On the sixth anniversary of the enactment of the federal Affordable Care Act, the law was back before a seemingly divided Supreme Court Wednesday.
At stake this time is the controversial requirement that most health insurance plans provide women with access to contraceptives at no additional out-of-pocket cost. Specifically at issue is whether a special accommodation the Obama administration has provided for religiously-affiliated employers (such as universities or hospitals) still violates a federal law protecting the free exercise of religion.
Under the rules issued by the Obama Administration in 2014, religious nonprofit organizations do not have to provide contraceptive coverage, but do have to either fill out a government form or write a letter stating that they object and telling the government who their insurer is so the government can arrange for contraceptive coverage to be provided.

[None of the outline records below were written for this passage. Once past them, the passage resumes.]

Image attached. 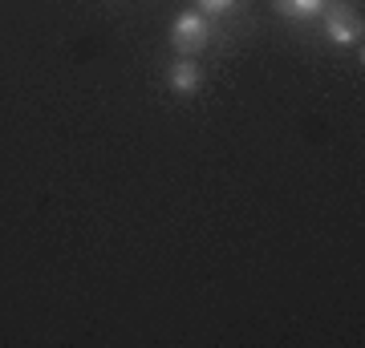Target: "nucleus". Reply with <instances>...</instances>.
Instances as JSON below:
<instances>
[{"instance_id":"39448f33","label":"nucleus","mask_w":365,"mask_h":348,"mask_svg":"<svg viewBox=\"0 0 365 348\" xmlns=\"http://www.w3.org/2000/svg\"><path fill=\"white\" fill-rule=\"evenodd\" d=\"M232 9H235V0H195V13H203V16H223Z\"/></svg>"},{"instance_id":"7ed1b4c3","label":"nucleus","mask_w":365,"mask_h":348,"mask_svg":"<svg viewBox=\"0 0 365 348\" xmlns=\"http://www.w3.org/2000/svg\"><path fill=\"white\" fill-rule=\"evenodd\" d=\"M167 85H170V93H179V97H191V93L203 90V69L195 65V57L170 61L167 65Z\"/></svg>"},{"instance_id":"f257e3e1","label":"nucleus","mask_w":365,"mask_h":348,"mask_svg":"<svg viewBox=\"0 0 365 348\" xmlns=\"http://www.w3.org/2000/svg\"><path fill=\"white\" fill-rule=\"evenodd\" d=\"M207 41H211V16L195 13V9L175 16V25H170V49L179 53V57H195L199 49H207Z\"/></svg>"},{"instance_id":"20e7f679","label":"nucleus","mask_w":365,"mask_h":348,"mask_svg":"<svg viewBox=\"0 0 365 348\" xmlns=\"http://www.w3.org/2000/svg\"><path fill=\"white\" fill-rule=\"evenodd\" d=\"M329 0H272V13L288 16V21H317L325 16Z\"/></svg>"},{"instance_id":"f03ea898","label":"nucleus","mask_w":365,"mask_h":348,"mask_svg":"<svg viewBox=\"0 0 365 348\" xmlns=\"http://www.w3.org/2000/svg\"><path fill=\"white\" fill-rule=\"evenodd\" d=\"M325 41L337 49H353L361 41V16L353 13L349 4H337L325 13Z\"/></svg>"}]
</instances>
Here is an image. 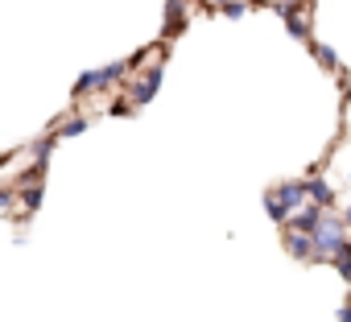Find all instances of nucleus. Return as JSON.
Masks as SVG:
<instances>
[{"label":"nucleus","mask_w":351,"mask_h":322,"mask_svg":"<svg viewBox=\"0 0 351 322\" xmlns=\"http://www.w3.org/2000/svg\"><path fill=\"white\" fill-rule=\"evenodd\" d=\"M306 186L302 182H285V186H277V190H269L265 195V207H269V219H277V223H285L298 207H306Z\"/></svg>","instance_id":"nucleus-1"},{"label":"nucleus","mask_w":351,"mask_h":322,"mask_svg":"<svg viewBox=\"0 0 351 322\" xmlns=\"http://www.w3.org/2000/svg\"><path fill=\"white\" fill-rule=\"evenodd\" d=\"M343 248H347V240H343V219L322 215V223L314 227V260H335Z\"/></svg>","instance_id":"nucleus-2"},{"label":"nucleus","mask_w":351,"mask_h":322,"mask_svg":"<svg viewBox=\"0 0 351 322\" xmlns=\"http://www.w3.org/2000/svg\"><path fill=\"white\" fill-rule=\"evenodd\" d=\"M157 87H161V71H157V66H149V71L136 79V87H132V103H149Z\"/></svg>","instance_id":"nucleus-3"},{"label":"nucleus","mask_w":351,"mask_h":322,"mask_svg":"<svg viewBox=\"0 0 351 322\" xmlns=\"http://www.w3.org/2000/svg\"><path fill=\"white\" fill-rule=\"evenodd\" d=\"M285 248H289L298 260H314V236H306V232H293V227H289Z\"/></svg>","instance_id":"nucleus-4"},{"label":"nucleus","mask_w":351,"mask_h":322,"mask_svg":"<svg viewBox=\"0 0 351 322\" xmlns=\"http://www.w3.org/2000/svg\"><path fill=\"white\" fill-rule=\"evenodd\" d=\"M306 190H310L314 207H326V203H330V186H326L322 178H310V182H306Z\"/></svg>","instance_id":"nucleus-5"},{"label":"nucleus","mask_w":351,"mask_h":322,"mask_svg":"<svg viewBox=\"0 0 351 322\" xmlns=\"http://www.w3.org/2000/svg\"><path fill=\"white\" fill-rule=\"evenodd\" d=\"M95 87H99V71H87V75L75 83V99H79V95H87V91H95Z\"/></svg>","instance_id":"nucleus-6"},{"label":"nucleus","mask_w":351,"mask_h":322,"mask_svg":"<svg viewBox=\"0 0 351 322\" xmlns=\"http://www.w3.org/2000/svg\"><path fill=\"white\" fill-rule=\"evenodd\" d=\"M182 25V0H169V21H165V34H178Z\"/></svg>","instance_id":"nucleus-7"},{"label":"nucleus","mask_w":351,"mask_h":322,"mask_svg":"<svg viewBox=\"0 0 351 322\" xmlns=\"http://www.w3.org/2000/svg\"><path fill=\"white\" fill-rule=\"evenodd\" d=\"M314 58H318V62H322L326 71H335V66H339V58H335V50H326V46H314Z\"/></svg>","instance_id":"nucleus-8"},{"label":"nucleus","mask_w":351,"mask_h":322,"mask_svg":"<svg viewBox=\"0 0 351 322\" xmlns=\"http://www.w3.org/2000/svg\"><path fill=\"white\" fill-rule=\"evenodd\" d=\"M335 269H339L343 277H351V244H347V248H343V252L335 256Z\"/></svg>","instance_id":"nucleus-9"},{"label":"nucleus","mask_w":351,"mask_h":322,"mask_svg":"<svg viewBox=\"0 0 351 322\" xmlns=\"http://www.w3.org/2000/svg\"><path fill=\"white\" fill-rule=\"evenodd\" d=\"M83 128H87V120H71V124H66V136H79Z\"/></svg>","instance_id":"nucleus-10"},{"label":"nucleus","mask_w":351,"mask_h":322,"mask_svg":"<svg viewBox=\"0 0 351 322\" xmlns=\"http://www.w3.org/2000/svg\"><path fill=\"white\" fill-rule=\"evenodd\" d=\"M38 203H42V190H29V195H25V207H29V211H34V207H38Z\"/></svg>","instance_id":"nucleus-11"},{"label":"nucleus","mask_w":351,"mask_h":322,"mask_svg":"<svg viewBox=\"0 0 351 322\" xmlns=\"http://www.w3.org/2000/svg\"><path fill=\"white\" fill-rule=\"evenodd\" d=\"M339 322H351V306H343V310H339Z\"/></svg>","instance_id":"nucleus-12"},{"label":"nucleus","mask_w":351,"mask_h":322,"mask_svg":"<svg viewBox=\"0 0 351 322\" xmlns=\"http://www.w3.org/2000/svg\"><path fill=\"white\" fill-rule=\"evenodd\" d=\"M211 5H219V9H228V5H236V0H211Z\"/></svg>","instance_id":"nucleus-13"},{"label":"nucleus","mask_w":351,"mask_h":322,"mask_svg":"<svg viewBox=\"0 0 351 322\" xmlns=\"http://www.w3.org/2000/svg\"><path fill=\"white\" fill-rule=\"evenodd\" d=\"M347 223H351V211H347Z\"/></svg>","instance_id":"nucleus-14"}]
</instances>
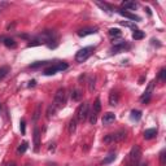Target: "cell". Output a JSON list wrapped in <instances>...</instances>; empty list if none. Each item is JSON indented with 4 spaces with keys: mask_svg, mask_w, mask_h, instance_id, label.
<instances>
[{
    "mask_svg": "<svg viewBox=\"0 0 166 166\" xmlns=\"http://www.w3.org/2000/svg\"><path fill=\"white\" fill-rule=\"evenodd\" d=\"M127 136L126 131H123V130H121V131H117V132H113V134H108L104 136L103 142L106 143V144H110V143H117V142H122V140H125Z\"/></svg>",
    "mask_w": 166,
    "mask_h": 166,
    "instance_id": "obj_1",
    "label": "cell"
},
{
    "mask_svg": "<svg viewBox=\"0 0 166 166\" xmlns=\"http://www.w3.org/2000/svg\"><path fill=\"white\" fill-rule=\"evenodd\" d=\"M66 103V90L65 88H59V90L56 91L55 93V97H53V105L57 108V110H59L60 108H62L65 105Z\"/></svg>",
    "mask_w": 166,
    "mask_h": 166,
    "instance_id": "obj_2",
    "label": "cell"
},
{
    "mask_svg": "<svg viewBox=\"0 0 166 166\" xmlns=\"http://www.w3.org/2000/svg\"><path fill=\"white\" fill-rule=\"evenodd\" d=\"M88 116H90V104L88 103L81 104V105L77 108V112H75L77 121H79V122L86 121Z\"/></svg>",
    "mask_w": 166,
    "mask_h": 166,
    "instance_id": "obj_3",
    "label": "cell"
},
{
    "mask_svg": "<svg viewBox=\"0 0 166 166\" xmlns=\"http://www.w3.org/2000/svg\"><path fill=\"white\" fill-rule=\"evenodd\" d=\"M67 67H69V65H67L66 62H59V64L52 65V66H49V67H47V69H44L43 74H44V75H53V74H56V73H59V71L66 70Z\"/></svg>",
    "mask_w": 166,
    "mask_h": 166,
    "instance_id": "obj_4",
    "label": "cell"
},
{
    "mask_svg": "<svg viewBox=\"0 0 166 166\" xmlns=\"http://www.w3.org/2000/svg\"><path fill=\"white\" fill-rule=\"evenodd\" d=\"M93 51H95V48H93V47H85V48L79 49V51L77 52V55H75V61H77V62L86 61L88 57L92 55Z\"/></svg>",
    "mask_w": 166,
    "mask_h": 166,
    "instance_id": "obj_5",
    "label": "cell"
},
{
    "mask_svg": "<svg viewBox=\"0 0 166 166\" xmlns=\"http://www.w3.org/2000/svg\"><path fill=\"white\" fill-rule=\"evenodd\" d=\"M140 157H142V148L139 147V145H134V147L131 148V150H130L128 153V158L131 162H138V161L140 160Z\"/></svg>",
    "mask_w": 166,
    "mask_h": 166,
    "instance_id": "obj_6",
    "label": "cell"
},
{
    "mask_svg": "<svg viewBox=\"0 0 166 166\" xmlns=\"http://www.w3.org/2000/svg\"><path fill=\"white\" fill-rule=\"evenodd\" d=\"M153 90H154V82H150L149 85H148V87H147V90L144 91L143 96L140 97V100H142V103H143V104L149 103L150 97H152V92H153Z\"/></svg>",
    "mask_w": 166,
    "mask_h": 166,
    "instance_id": "obj_7",
    "label": "cell"
},
{
    "mask_svg": "<svg viewBox=\"0 0 166 166\" xmlns=\"http://www.w3.org/2000/svg\"><path fill=\"white\" fill-rule=\"evenodd\" d=\"M114 121H116V114L112 113V112L105 113L103 116V119H101V122H103L104 126H109V125H112Z\"/></svg>",
    "mask_w": 166,
    "mask_h": 166,
    "instance_id": "obj_8",
    "label": "cell"
},
{
    "mask_svg": "<svg viewBox=\"0 0 166 166\" xmlns=\"http://www.w3.org/2000/svg\"><path fill=\"white\" fill-rule=\"evenodd\" d=\"M117 12L122 16V17H126V18H128V20H131V21H140L142 18L139 17V16H136V14H134V13H131V12H128V10H123V9H118Z\"/></svg>",
    "mask_w": 166,
    "mask_h": 166,
    "instance_id": "obj_9",
    "label": "cell"
},
{
    "mask_svg": "<svg viewBox=\"0 0 166 166\" xmlns=\"http://www.w3.org/2000/svg\"><path fill=\"white\" fill-rule=\"evenodd\" d=\"M113 43H114V47L112 48V53H119L126 47V40H117V42H113Z\"/></svg>",
    "mask_w": 166,
    "mask_h": 166,
    "instance_id": "obj_10",
    "label": "cell"
},
{
    "mask_svg": "<svg viewBox=\"0 0 166 166\" xmlns=\"http://www.w3.org/2000/svg\"><path fill=\"white\" fill-rule=\"evenodd\" d=\"M34 150L38 152L39 148H40V130L38 127L34 128Z\"/></svg>",
    "mask_w": 166,
    "mask_h": 166,
    "instance_id": "obj_11",
    "label": "cell"
},
{
    "mask_svg": "<svg viewBox=\"0 0 166 166\" xmlns=\"http://www.w3.org/2000/svg\"><path fill=\"white\" fill-rule=\"evenodd\" d=\"M97 33V27H85V29H81L78 30V36H81V38H83V36H87V35H91V34H96Z\"/></svg>",
    "mask_w": 166,
    "mask_h": 166,
    "instance_id": "obj_12",
    "label": "cell"
},
{
    "mask_svg": "<svg viewBox=\"0 0 166 166\" xmlns=\"http://www.w3.org/2000/svg\"><path fill=\"white\" fill-rule=\"evenodd\" d=\"M118 101H119L118 92L112 91L110 93H109V105H110V106H116L117 104H118Z\"/></svg>",
    "mask_w": 166,
    "mask_h": 166,
    "instance_id": "obj_13",
    "label": "cell"
},
{
    "mask_svg": "<svg viewBox=\"0 0 166 166\" xmlns=\"http://www.w3.org/2000/svg\"><path fill=\"white\" fill-rule=\"evenodd\" d=\"M156 135H157V130L156 128H148V130H145L144 131L143 136H144L145 140H150V139L156 138Z\"/></svg>",
    "mask_w": 166,
    "mask_h": 166,
    "instance_id": "obj_14",
    "label": "cell"
},
{
    "mask_svg": "<svg viewBox=\"0 0 166 166\" xmlns=\"http://www.w3.org/2000/svg\"><path fill=\"white\" fill-rule=\"evenodd\" d=\"M82 91L79 90V88H73L71 90V100L73 101H79L82 99Z\"/></svg>",
    "mask_w": 166,
    "mask_h": 166,
    "instance_id": "obj_15",
    "label": "cell"
},
{
    "mask_svg": "<svg viewBox=\"0 0 166 166\" xmlns=\"http://www.w3.org/2000/svg\"><path fill=\"white\" fill-rule=\"evenodd\" d=\"M56 112H57V108L53 105V104H51V105L47 108V112H45V117H47V119H51V118L56 114Z\"/></svg>",
    "mask_w": 166,
    "mask_h": 166,
    "instance_id": "obj_16",
    "label": "cell"
},
{
    "mask_svg": "<svg viewBox=\"0 0 166 166\" xmlns=\"http://www.w3.org/2000/svg\"><path fill=\"white\" fill-rule=\"evenodd\" d=\"M2 40H3L4 45L8 47V48H16V47H17V43H16L14 39H12V38H2Z\"/></svg>",
    "mask_w": 166,
    "mask_h": 166,
    "instance_id": "obj_17",
    "label": "cell"
},
{
    "mask_svg": "<svg viewBox=\"0 0 166 166\" xmlns=\"http://www.w3.org/2000/svg\"><path fill=\"white\" fill-rule=\"evenodd\" d=\"M75 130H77V119L73 118L70 119L69 125H67V132H69V135H73L75 132Z\"/></svg>",
    "mask_w": 166,
    "mask_h": 166,
    "instance_id": "obj_18",
    "label": "cell"
},
{
    "mask_svg": "<svg viewBox=\"0 0 166 166\" xmlns=\"http://www.w3.org/2000/svg\"><path fill=\"white\" fill-rule=\"evenodd\" d=\"M40 114H42V103H38V104H36L35 110H34V116H33V121L34 122H36L40 118Z\"/></svg>",
    "mask_w": 166,
    "mask_h": 166,
    "instance_id": "obj_19",
    "label": "cell"
},
{
    "mask_svg": "<svg viewBox=\"0 0 166 166\" xmlns=\"http://www.w3.org/2000/svg\"><path fill=\"white\" fill-rule=\"evenodd\" d=\"M101 112V103H100V99H96L95 103H93V108H92V113L96 114V116H99V113Z\"/></svg>",
    "mask_w": 166,
    "mask_h": 166,
    "instance_id": "obj_20",
    "label": "cell"
},
{
    "mask_svg": "<svg viewBox=\"0 0 166 166\" xmlns=\"http://www.w3.org/2000/svg\"><path fill=\"white\" fill-rule=\"evenodd\" d=\"M51 61H36V62H34V64H31L29 67L30 69H39V67H43V66H47L49 64Z\"/></svg>",
    "mask_w": 166,
    "mask_h": 166,
    "instance_id": "obj_21",
    "label": "cell"
},
{
    "mask_svg": "<svg viewBox=\"0 0 166 166\" xmlns=\"http://www.w3.org/2000/svg\"><path fill=\"white\" fill-rule=\"evenodd\" d=\"M122 8H125V9H131V10H134V9H136L138 8V4L135 3V2H122Z\"/></svg>",
    "mask_w": 166,
    "mask_h": 166,
    "instance_id": "obj_22",
    "label": "cell"
},
{
    "mask_svg": "<svg viewBox=\"0 0 166 166\" xmlns=\"http://www.w3.org/2000/svg\"><path fill=\"white\" fill-rule=\"evenodd\" d=\"M144 35H145L144 31L136 29V30H134V33H132V39H134V40H140V39L144 38Z\"/></svg>",
    "mask_w": 166,
    "mask_h": 166,
    "instance_id": "obj_23",
    "label": "cell"
},
{
    "mask_svg": "<svg viewBox=\"0 0 166 166\" xmlns=\"http://www.w3.org/2000/svg\"><path fill=\"white\" fill-rule=\"evenodd\" d=\"M114 160H116V153H109L106 157L103 160L101 164H103V165H109V164H112Z\"/></svg>",
    "mask_w": 166,
    "mask_h": 166,
    "instance_id": "obj_24",
    "label": "cell"
},
{
    "mask_svg": "<svg viewBox=\"0 0 166 166\" xmlns=\"http://www.w3.org/2000/svg\"><path fill=\"white\" fill-rule=\"evenodd\" d=\"M96 4H97L100 8L105 9V12H108V13H112V12H113V9H114V8L112 7V5H109L108 3H100V2H97Z\"/></svg>",
    "mask_w": 166,
    "mask_h": 166,
    "instance_id": "obj_25",
    "label": "cell"
},
{
    "mask_svg": "<svg viewBox=\"0 0 166 166\" xmlns=\"http://www.w3.org/2000/svg\"><path fill=\"white\" fill-rule=\"evenodd\" d=\"M27 148H29V143L27 142H22L20 144V147L17 148V153L18 154H22V153H25L26 150H27Z\"/></svg>",
    "mask_w": 166,
    "mask_h": 166,
    "instance_id": "obj_26",
    "label": "cell"
},
{
    "mask_svg": "<svg viewBox=\"0 0 166 166\" xmlns=\"http://www.w3.org/2000/svg\"><path fill=\"white\" fill-rule=\"evenodd\" d=\"M131 119L132 121H139L140 118H142V112L138 110V109H134V110H131Z\"/></svg>",
    "mask_w": 166,
    "mask_h": 166,
    "instance_id": "obj_27",
    "label": "cell"
},
{
    "mask_svg": "<svg viewBox=\"0 0 166 166\" xmlns=\"http://www.w3.org/2000/svg\"><path fill=\"white\" fill-rule=\"evenodd\" d=\"M109 35L113 36V38H119V36L122 35V33H121V30H119V29L112 27V29H109Z\"/></svg>",
    "mask_w": 166,
    "mask_h": 166,
    "instance_id": "obj_28",
    "label": "cell"
},
{
    "mask_svg": "<svg viewBox=\"0 0 166 166\" xmlns=\"http://www.w3.org/2000/svg\"><path fill=\"white\" fill-rule=\"evenodd\" d=\"M9 71H10L9 66H2V67H0V81H2L3 78L7 77Z\"/></svg>",
    "mask_w": 166,
    "mask_h": 166,
    "instance_id": "obj_29",
    "label": "cell"
},
{
    "mask_svg": "<svg viewBox=\"0 0 166 166\" xmlns=\"http://www.w3.org/2000/svg\"><path fill=\"white\" fill-rule=\"evenodd\" d=\"M160 165L161 166L166 165V149H162L160 152Z\"/></svg>",
    "mask_w": 166,
    "mask_h": 166,
    "instance_id": "obj_30",
    "label": "cell"
},
{
    "mask_svg": "<svg viewBox=\"0 0 166 166\" xmlns=\"http://www.w3.org/2000/svg\"><path fill=\"white\" fill-rule=\"evenodd\" d=\"M95 81H96L95 77H91L90 81H88V90H90V92H92L93 90H95Z\"/></svg>",
    "mask_w": 166,
    "mask_h": 166,
    "instance_id": "obj_31",
    "label": "cell"
},
{
    "mask_svg": "<svg viewBox=\"0 0 166 166\" xmlns=\"http://www.w3.org/2000/svg\"><path fill=\"white\" fill-rule=\"evenodd\" d=\"M158 79H160L161 82H165V79H166V69H165V67H162V69L160 70V73H158Z\"/></svg>",
    "mask_w": 166,
    "mask_h": 166,
    "instance_id": "obj_32",
    "label": "cell"
},
{
    "mask_svg": "<svg viewBox=\"0 0 166 166\" xmlns=\"http://www.w3.org/2000/svg\"><path fill=\"white\" fill-rule=\"evenodd\" d=\"M121 25L127 26V27H131V29H134V30H136V25L131 23V22H127V21H121Z\"/></svg>",
    "mask_w": 166,
    "mask_h": 166,
    "instance_id": "obj_33",
    "label": "cell"
},
{
    "mask_svg": "<svg viewBox=\"0 0 166 166\" xmlns=\"http://www.w3.org/2000/svg\"><path fill=\"white\" fill-rule=\"evenodd\" d=\"M21 132H22V135H25V132H26V130H25V127H26V123H25V119H21Z\"/></svg>",
    "mask_w": 166,
    "mask_h": 166,
    "instance_id": "obj_34",
    "label": "cell"
},
{
    "mask_svg": "<svg viewBox=\"0 0 166 166\" xmlns=\"http://www.w3.org/2000/svg\"><path fill=\"white\" fill-rule=\"evenodd\" d=\"M8 5H9V3H7V2H2V3H0V13H2L3 10L8 7Z\"/></svg>",
    "mask_w": 166,
    "mask_h": 166,
    "instance_id": "obj_35",
    "label": "cell"
},
{
    "mask_svg": "<svg viewBox=\"0 0 166 166\" xmlns=\"http://www.w3.org/2000/svg\"><path fill=\"white\" fill-rule=\"evenodd\" d=\"M35 83H36L35 81H30V82H29V87H34V86H35Z\"/></svg>",
    "mask_w": 166,
    "mask_h": 166,
    "instance_id": "obj_36",
    "label": "cell"
},
{
    "mask_svg": "<svg viewBox=\"0 0 166 166\" xmlns=\"http://www.w3.org/2000/svg\"><path fill=\"white\" fill-rule=\"evenodd\" d=\"M138 166H148V162L147 161H143V162H140Z\"/></svg>",
    "mask_w": 166,
    "mask_h": 166,
    "instance_id": "obj_37",
    "label": "cell"
},
{
    "mask_svg": "<svg viewBox=\"0 0 166 166\" xmlns=\"http://www.w3.org/2000/svg\"><path fill=\"white\" fill-rule=\"evenodd\" d=\"M55 145H56L55 143H51V144H49V150H51V149H55Z\"/></svg>",
    "mask_w": 166,
    "mask_h": 166,
    "instance_id": "obj_38",
    "label": "cell"
},
{
    "mask_svg": "<svg viewBox=\"0 0 166 166\" xmlns=\"http://www.w3.org/2000/svg\"><path fill=\"white\" fill-rule=\"evenodd\" d=\"M145 10H147V13H148L149 16H152V12H150V9H149V8H145Z\"/></svg>",
    "mask_w": 166,
    "mask_h": 166,
    "instance_id": "obj_39",
    "label": "cell"
},
{
    "mask_svg": "<svg viewBox=\"0 0 166 166\" xmlns=\"http://www.w3.org/2000/svg\"><path fill=\"white\" fill-rule=\"evenodd\" d=\"M144 79H145V77H142V78L139 79V83H143V82H144Z\"/></svg>",
    "mask_w": 166,
    "mask_h": 166,
    "instance_id": "obj_40",
    "label": "cell"
},
{
    "mask_svg": "<svg viewBox=\"0 0 166 166\" xmlns=\"http://www.w3.org/2000/svg\"><path fill=\"white\" fill-rule=\"evenodd\" d=\"M7 166H16V164H14V162H10V164H8Z\"/></svg>",
    "mask_w": 166,
    "mask_h": 166,
    "instance_id": "obj_41",
    "label": "cell"
},
{
    "mask_svg": "<svg viewBox=\"0 0 166 166\" xmlns=\"http://www.w3.org/2000/svg\"><path fill=\"white\" fill-rule=\"evenodd\" d=\"M25 166H31V165H30V164H26V165H25Z\"/></svg>",
    "mask_w": 166,
    "mask_h": 166,
    "instance_id": "obj_42",
    "label": "cell"
},
{
    "mask_svg": "<svg viewBox=\"0 0 166 166\" xmlns=\"http://www.w3.org/2000/svg\"><path fill=\"white\" fill-rule=\"evenodd\" d=\"M127 166H132V165H131V164H130V165H127Z\"/></svg>",
    "mask_w": 166,
    "mask_h": 166,
    "instance_id": "obj_43",
    "label": "cell"
},
{
    "mask_svg": "<svg viewBox=\"0 0 166 166\" xmlns=\"http://www.w3.org/2000/svg\"><path fill=\"white\" fill-rule=\"evenodd\" d=\"M49 166H55V165H49Z\"/></svg>",
    "mask_w": 166,
    "mask_h": 166,
    "instance_id": "obj_44",
    "label": "cell"
}]
</instances>
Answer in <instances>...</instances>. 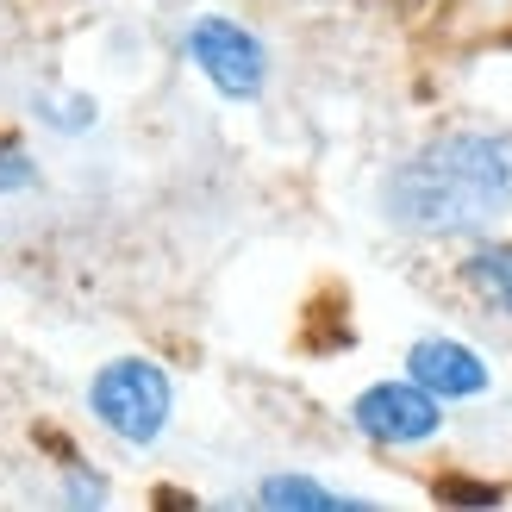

The current case, Zubik v Burwell, is actually seven cases being considered together. The plaintiffs, led by the bishop of the Roman Catholic diocese of Pittsburgh, argue that even the act of writing a letter makes them “complicit in sin” by enabling employees to obtain birth control coverage.
“My clients would like to be conscientious objectors,” attorney Paul Clement told the justices. “But the government is insisting they be conscientious collaborators.”
The liberal members of the court made it clear that they agreed with the lower-court rulings in the cases, all of which found that the requirements do not pose a “substantial burden” on the exercise of religion under the Religious Freedom Restoration Act (RFRA.)
“It’s not a substantial burden if someone else is going to do the action you object to,” said Justice Sonia Sotomayor.
Conservatives, however, seemed less convinced.
“Their objection is the government is hijacking their insurance plans,” said Chief Justice John Roberts. Even though the religious employers do not have to pay for or directly arrange for the coverage, he said, the employers’ insurance plans are “being used by the government to provide these services.”
If the court deadlocks in a 4-4 tie, as seems possible, it could order the case to be argued again whenever there is a ninth justice to replace the late Antonin Scalia. Or it could issue a split decision that would uphold the appeals court rulings in question, but set no national precedent.
This is not only the fourth time in five years the court has been asked to rule on a key aspect of the health law, it is the second time in three years it has taken up the so-called “contraceptive mandate.”
In 2014, the court ruled 5-4 that the craft store chain Hobby Lobby and other “closely held” for-profit companies did not have to provide contraception as part of their health insurance plans if they had a religious objection.
The current case comes in the midst of an election campaign that could be affected by efforts to limit women’s access to contraception and abortion.
A new poll by the Kaiser Family Foundation finds that more than a third of those surveyed (and 40 percent of women) said there is “a wide-scale effort to limit women’s reproductive health choices and services.” (Kaiser Health News is an editorially independent program of the foundation.)
Not surprisingly, Democratic women were more likely to say there is a wide-scale effort than Republican women (56 percent v 25 percent) and far more likely to say that they are “personally concerned” about women’s reproductive health choices (52 percent v 18 percent).
The contraceptive case comes only weeks after the court heard a case from Texas that could limit women’s access to abortion.